◆ **PROBLEMS AND TASKS**:
A. Answer these questions from the passage on blue-green deployments in OpenSearch:
(i) What does OpenSearch's relocation mechanism do to shards in the cluster?
(ii) Why does reading data from the block volume disk use network IO bandwidth?
(iii) What can a node reading and sending large amounts of data easily exhaust?
B. Write the next part of the passage on blue-green deployments in OpenSearch, starting after its final sentence.

Begin SELECTED PASSAGE

This blue-green deployment takes advantage of OpenSearch’s relocation mechanism, which reallocates shards in the cluster to be more efficient and resilient. For example, if your new green environment has different node structure (perhaps because of scaling or hardware changes), you might need to relocate shards to these new nodes before the switch to ensure that the data is balanced and optimized before the blue nodes are deleted.

GIF depicting blue green deployments in OCI OpenSearch
Figure 3: The process of blue green deployments, enabling customers to add new capacity to nodes with little downtime

The performance limitations of flexible shapes

While this blue-green solution works well for vertically scaling basic node clusters, it runs into performance limitations in large-scale deployments that store lots of data. Let’s take a closer look at the steps required to copy a chunk of data from one node to another with a blue-green deployment:

  1. Read data from block volume disk: This involves network IO bandwidth because the block volume is a remote attachment, not a local disk.
  2. Copy data to RAM, which is stored in the operating system cache.
  3. Copy data from operating system cache into the Java virtual machine (JVM).
  4. Send data to the new node: From JVM, the data is copied again to outbound buffer and out into the remote host, which requires both CPU cycles and network IO.

These processes are computationally expensive. They consume network IO and some CPU cycles proportional to the size of the data being copied. A node reading and sending large amounts of data can easily exhaust the host network IO throughput.

End SELECTED PASSAGE
Begin GIVEN RECORDS

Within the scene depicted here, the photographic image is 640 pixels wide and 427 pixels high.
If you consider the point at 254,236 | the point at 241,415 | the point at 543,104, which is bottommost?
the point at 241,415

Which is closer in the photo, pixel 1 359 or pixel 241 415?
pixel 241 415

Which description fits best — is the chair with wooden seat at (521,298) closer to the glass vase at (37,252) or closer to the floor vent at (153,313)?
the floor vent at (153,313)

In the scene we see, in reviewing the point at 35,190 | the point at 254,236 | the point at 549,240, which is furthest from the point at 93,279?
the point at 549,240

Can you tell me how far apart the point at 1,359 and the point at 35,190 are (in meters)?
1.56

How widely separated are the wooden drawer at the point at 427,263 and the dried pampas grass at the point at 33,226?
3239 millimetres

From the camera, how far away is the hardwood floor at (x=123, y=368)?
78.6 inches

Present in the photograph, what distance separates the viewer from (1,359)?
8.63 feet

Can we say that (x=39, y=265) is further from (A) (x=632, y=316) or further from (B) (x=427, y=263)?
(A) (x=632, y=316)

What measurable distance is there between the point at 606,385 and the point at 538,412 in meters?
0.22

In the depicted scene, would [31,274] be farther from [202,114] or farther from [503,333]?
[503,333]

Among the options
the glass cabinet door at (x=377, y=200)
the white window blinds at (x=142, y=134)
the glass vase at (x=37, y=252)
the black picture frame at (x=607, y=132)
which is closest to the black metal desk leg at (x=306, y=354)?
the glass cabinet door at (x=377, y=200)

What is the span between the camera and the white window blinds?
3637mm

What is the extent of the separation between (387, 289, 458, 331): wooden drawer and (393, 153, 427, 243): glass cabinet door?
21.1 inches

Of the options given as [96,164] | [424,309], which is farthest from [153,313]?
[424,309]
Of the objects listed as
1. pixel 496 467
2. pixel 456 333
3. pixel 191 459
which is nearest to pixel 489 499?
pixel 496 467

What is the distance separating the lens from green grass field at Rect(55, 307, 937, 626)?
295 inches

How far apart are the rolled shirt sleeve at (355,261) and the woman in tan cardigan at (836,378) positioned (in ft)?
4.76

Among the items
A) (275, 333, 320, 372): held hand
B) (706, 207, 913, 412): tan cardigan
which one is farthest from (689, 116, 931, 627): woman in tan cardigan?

End GIVEN RECORDS

◆ **ANSWERS PER TASK**:
A.
(i) It reallocates them to make the cluster more efficient and resilient.
(ii) The block volume is a remote attachment, not a local disk.
(iii) The host network IO throughput.

B.
To illustrate how this limitation makes a difference, consider a cluster with a single core data node, 15 GB of RAM, and 3 TB of disk storage. How long would it take to replicate this node?

In a flexible Compute shape, the network IO is about 0.8 Gbps per core. Assuming 100% copying efficiency and allocating the entire network bandwidth available on the node to the task, copying 3 TB of data takes about 8.5 hours. However, the block volume is also consuming network IO, so the effective network IO available for transmitting is probably only about half the optimal rate, making the replication time about 17 hours.

But copying isn’t an efficient process. It incurs at least 30% overhead because of the chunks sent to a remote node or TCP packets. So, you’re looking at about 25 hours to replicate. Finally, you might want to rate limit the process to avoid bringing the node down. You need to choose a reasonable limit to avoid starving queries and indexing resources. So assuming 50% more time, now we’re looking at close to 40 hours to replicate a node! Replicating a node this slowly could present a customer with serious issues.

Customers are prevented from making more changes on their cluster until the replication is complete, so they can’t react to changing capacity conditions in a timely manner. Plus, cluster stability and performance are degraded during replication. If failure occurs, rolling back the vertical scaling is time-consuming and risky.

The easy thing to do at this point is to advise customers against creating clusters with a single core and 3 TB of disk storage. However, for a customer that’s mostly interested in storage over cores and doesn’t need more compute, it seems quite excessive to ask to provision more cores to have their monthly patching or other infrequent vertical scaling operations that require the blue-green deployment process.

So, we needed to do better. It just doesn’t make any sense for our customers.

Key win using OCI block volume replication

One of the immediate solutions that came to mind was using OCI primitives such as block volume replication, to achieve faster relocation of the data. Instead of involving the operating system and the CPU in the process of reading the block volume on the expense of production network IO, we can use block volume backup to establish the initial copy of the data and then perform additional incremental backups as we catch up the new node up to speed.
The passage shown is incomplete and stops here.